Wenn Beeskow schon kein Stadtbad hat und auch in absehbarer zeit keins bekommen wird, dann sollte wenigstens ein Bäderbus die Bürger in benachbarte Schwimmbäder nach Eisenhüttenstadt, Fürstenwalde oder ins Thermalbad nach Bad Saarow bringen. Diese Idee liegt dem Antrag der Fraktion FDP/Bauernverband zugrunde, den Fraktionsvorsitzender Hartmut Rudolph begründete. Es bestehe in der Bevölkerung ein massiv geäußerter Wunsch. "Aus Altersgründen können viele nicht mehr allein fahren, Mitfahrmöglichkeiten sind nicht immer praktikabel, Taxen zu teuer", sagte der Abgeordnete. 20 000 Euro beantragte er für den Bäderbus und verwies auch auf Gruppenrabatte, die man mit den Bäderbetrieben abschließen könne. Eberhard Birnack bemerkte skeptisch, dass Wunsch und Wirklichkeit oft auseinander liegen. Aber Bürgermeister Frank Steffen machte Mut: "Wir stehen dem offen gegenüber, haben schon Überlegungen im Hinterkopf."

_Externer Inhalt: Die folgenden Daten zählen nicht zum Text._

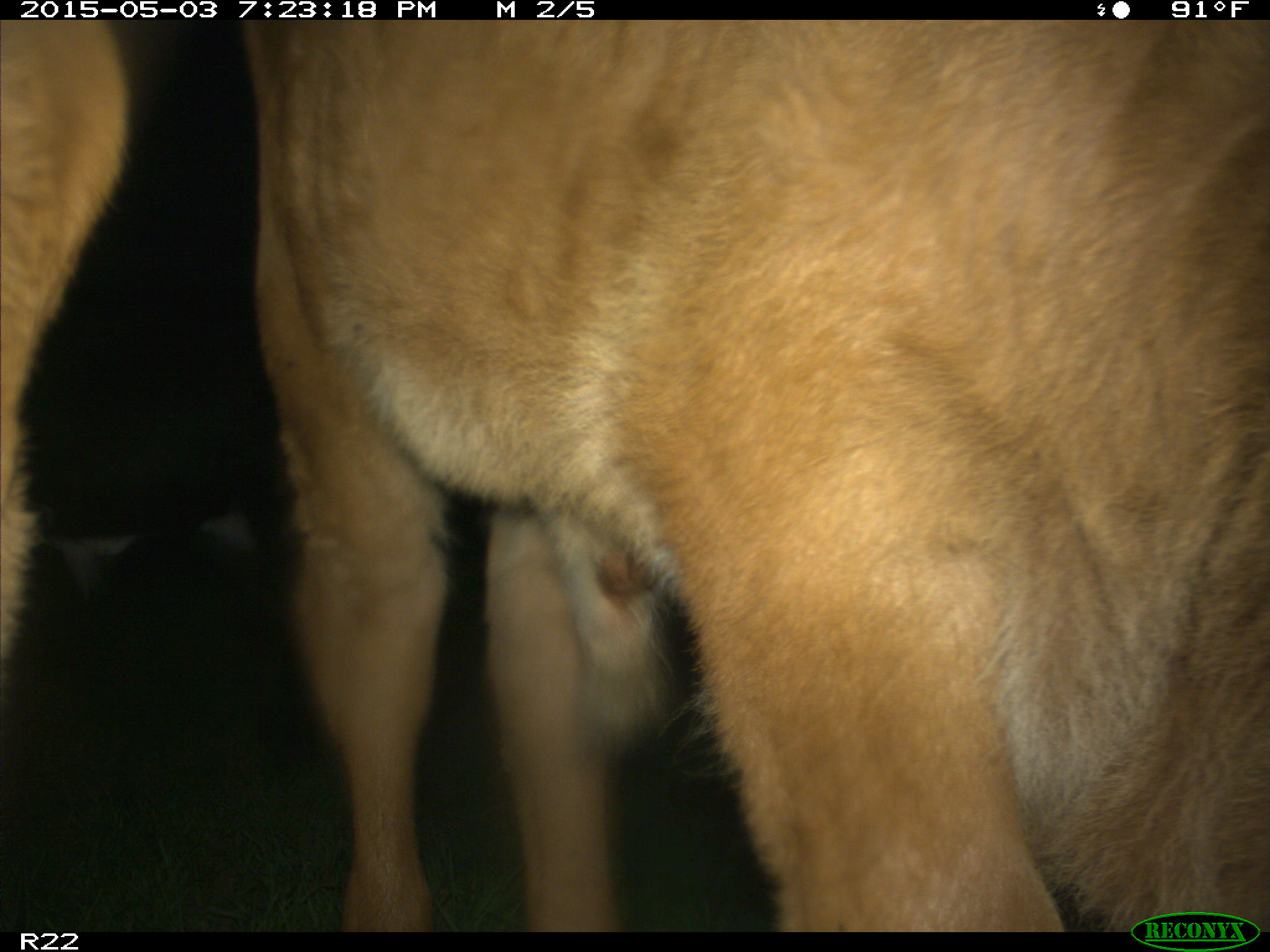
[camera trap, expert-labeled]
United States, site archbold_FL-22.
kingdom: Animalia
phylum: Chordata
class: Mammalia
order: Artiodactyla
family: Bovidae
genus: Bos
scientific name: Bos taurus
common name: domestic cow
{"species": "Bos taurus (domestic cow)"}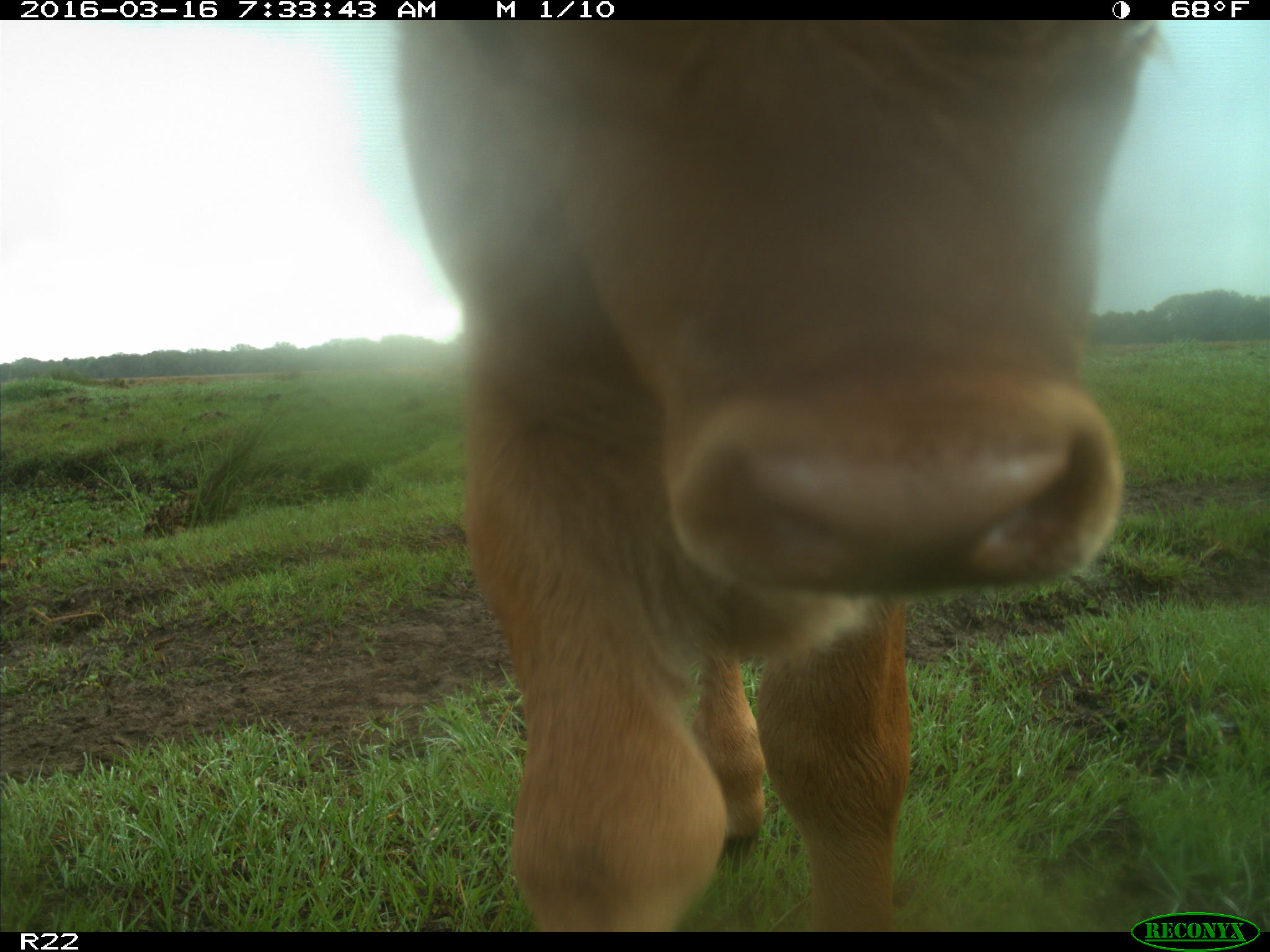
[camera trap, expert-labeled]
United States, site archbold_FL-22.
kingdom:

Den zweiten Antrag hatte das Bürgerbündnis gestellt: 50 000 Euro sollen im Haushalt eingestellt werden zur Förderung von Investitionen und zur Unterstützung der Einzelhandel- und Dienstleistungsunternehmen. "Die Gewerbetreibenden müssen sich besser aufstellen, um den modernen Kunden anzusprechen", begründete Bastian Gierke. Die Vertreter aller Fraktionen sprachen sich dagegen aus, Geld dafür locker zu machen, sein unternehmerisches Risiko müsse jeder selber tragen. Dennoch wurde das Thema, den Beeskower Einzelhandel "aufzufrischen" und zu unterstützen, nicht vom Tisch gefegt. Alle waren dafür, das Thema im Hauptausschuss weiter zu beraten.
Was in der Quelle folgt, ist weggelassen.